- Directions:
Change every "rain jacket" in the material below to "yellow raincoat", with nothing else altered, and leave out the pictures.

- Input records:
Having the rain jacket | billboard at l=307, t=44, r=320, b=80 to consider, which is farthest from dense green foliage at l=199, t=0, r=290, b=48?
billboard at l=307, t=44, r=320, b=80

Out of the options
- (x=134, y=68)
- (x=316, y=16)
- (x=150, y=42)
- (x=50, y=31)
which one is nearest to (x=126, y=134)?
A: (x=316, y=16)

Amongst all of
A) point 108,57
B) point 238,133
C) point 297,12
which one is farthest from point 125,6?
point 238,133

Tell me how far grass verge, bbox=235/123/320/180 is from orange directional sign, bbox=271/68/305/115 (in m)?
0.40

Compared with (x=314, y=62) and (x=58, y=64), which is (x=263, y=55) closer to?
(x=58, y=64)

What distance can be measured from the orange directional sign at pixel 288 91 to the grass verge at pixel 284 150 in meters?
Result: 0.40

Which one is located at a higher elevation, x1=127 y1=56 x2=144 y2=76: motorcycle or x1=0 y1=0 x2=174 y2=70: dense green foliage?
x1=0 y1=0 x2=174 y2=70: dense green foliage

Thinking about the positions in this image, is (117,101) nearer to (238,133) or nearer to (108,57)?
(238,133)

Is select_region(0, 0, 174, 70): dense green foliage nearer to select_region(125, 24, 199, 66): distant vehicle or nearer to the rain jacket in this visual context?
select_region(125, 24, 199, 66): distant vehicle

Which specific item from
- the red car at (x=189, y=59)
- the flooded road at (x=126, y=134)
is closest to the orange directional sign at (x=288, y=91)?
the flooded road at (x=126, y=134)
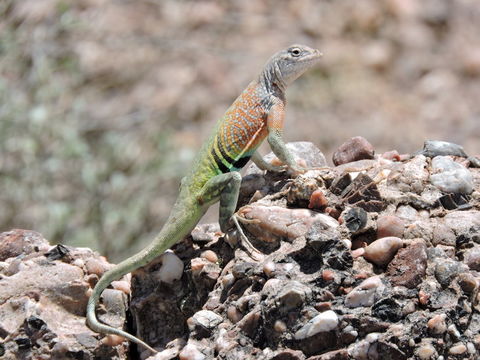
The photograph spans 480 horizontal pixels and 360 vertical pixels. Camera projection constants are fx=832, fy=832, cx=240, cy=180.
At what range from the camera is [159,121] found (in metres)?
9.30

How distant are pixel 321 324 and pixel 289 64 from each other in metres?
2.34

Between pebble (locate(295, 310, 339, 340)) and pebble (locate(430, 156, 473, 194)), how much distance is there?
987 mm

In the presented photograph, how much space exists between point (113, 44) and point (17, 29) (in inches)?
64.5

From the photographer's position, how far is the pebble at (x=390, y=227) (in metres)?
3.76

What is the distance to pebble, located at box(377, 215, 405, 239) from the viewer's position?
3.76 m

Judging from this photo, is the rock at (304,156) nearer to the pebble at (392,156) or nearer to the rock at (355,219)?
the pebble at (392,156)

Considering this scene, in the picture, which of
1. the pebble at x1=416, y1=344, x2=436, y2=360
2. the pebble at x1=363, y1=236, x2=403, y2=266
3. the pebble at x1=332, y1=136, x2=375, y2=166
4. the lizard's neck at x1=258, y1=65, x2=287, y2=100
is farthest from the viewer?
the lizard's neck at x1=258, y1=65, x2=287, y2=100

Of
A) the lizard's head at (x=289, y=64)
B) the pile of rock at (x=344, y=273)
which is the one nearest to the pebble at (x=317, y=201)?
the pile of rock at (x=344, y=273)

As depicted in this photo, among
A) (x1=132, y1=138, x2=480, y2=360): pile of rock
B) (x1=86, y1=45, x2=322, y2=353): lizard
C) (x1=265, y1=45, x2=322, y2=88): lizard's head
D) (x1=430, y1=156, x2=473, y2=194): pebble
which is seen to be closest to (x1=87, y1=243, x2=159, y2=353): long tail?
(x1=86, y1=45, x2=322, y2=353): lizard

- Full answer:
Having the yellow raincoat | billboard at l=307, t=44, r=320, b=80 to consider, which is farthest from dense green foliage at l=199, t=0, r=290, b=48?
billboard at l=307, t=44, r=320, b=80

Out of the options
- (x=134, y=68)
- (x=316, y=16)
- (x=150, y=42)
- (x=50, y=31)
which one is nearest to (x=126, y=134)?
A: (x=316, y=16)

Amongst all of
A) point 108,57
B) point 238,133
C) point 297,12
which one is farthest from point 125,6?
point 238,133

Tell me how far grass verge, bbox=235/123/320/180 is from orange directional sign, bbox=271/68/305/115 (in m)?
0.40

Compared with (x=314, y=62) and (x=58, y=64), which is (x=263, y=55) closer to?
(x=58, y=64)

What distance can be measured from the orange directional sign at pixel 288 91 to the grass verge at pixel 284 150 in meters?
Result: 0.40

Which one is located at a higher elevation, x1=127 y1=56 x2=144 y2=76: motorcycle or x1=0 y1=0 x2=174 y2=70: dense green foliage?
x1=0 y1=0 x2=174 y2=70: dense green foliage

Thinking about the positions in this image, is (117,101) nearer to (238,133) or nearer to (108,57)?
(238,133)

Is select_region(0, 0, 174, 70): dense green foliage nearer to select_region(125, 24, 199, 66): distant vehicle or nearer to the yellow raincoat in this visual context?
select_region(125, 24, 199, 66): distant vehicle

Which specific item from
- the red car at (x=189, y=59)
- the flooded road at (x=126, y=134)
is closest to the orange directional sign at (x=288, y=91)?
the flooded road at (x=126, y=134)
The photograph spans 480 horizontal pixels and 360 vertical pixels. Camera projection constants are fx=832, fy=832, cx=240, cy=180.
At what range from the camera is [159,121] found (in metres)?
9.30

How distant are pixel 321 324 and pixel 289 64 from each other in metres?
2.34

Between pebble (locate(295, 310, 339, 340)) and pebble (locate(430, 156, 473, 194)), how much distance is there?
987 mm

In the presented photograph, how much space exists between point (113, 44) and point (17, 29) (in inches)?
64.5

From the photographer's position, how far is the pebble at (x=390, y=227) (in metres)?
3.76

What is the distance to pebble, located at box(377, 215, 405, 239) from the viewer's position?
3.76 m

Judging from this photo, is the rock at (304,156) nearer to the pebble at (392,156) or nearer to the rock at (355,219)?
the pebble at (392,156)

Considering this scene, in the picture, which of
1. the pebble at x1=416, y1=344, x2=436, y2=360
2. the pebble at x1=363, y1=236, x2=403, y2=266
3. the pebble at x1=332, y1=136, x2=375, y2=166
4. the lizard's neck at x1=258, y1=65, x2=287, y2=100
is farthest from the viewer?
the lizard's neck at x1=258, y1=65, x2=287, y2=100

Of
A) the lizard's head at (x=289, y=64)
B) the pile of rock at (x=344, y=273)
which is the one nearest to the pebble at (x=317, y=201)?
the pile of rock at (x=344, y=273)

As depicted in this photo, among
A) (x1=132, y1=138, x2=480, y2=360): pile of rock
B) (x1=86, y1=45, x2=322, y2=353): lizard
C) (x1=265, y1=45, x2=322, y2=88): lizard's head
D) (x1=430, y1=156, x2=473, y2=194): pebble
which is seen to be closest to (x1=87, y1=243, x2=159, y2=353): long tail?
(x1=86, y1=45, x2=322, y2=353): lizard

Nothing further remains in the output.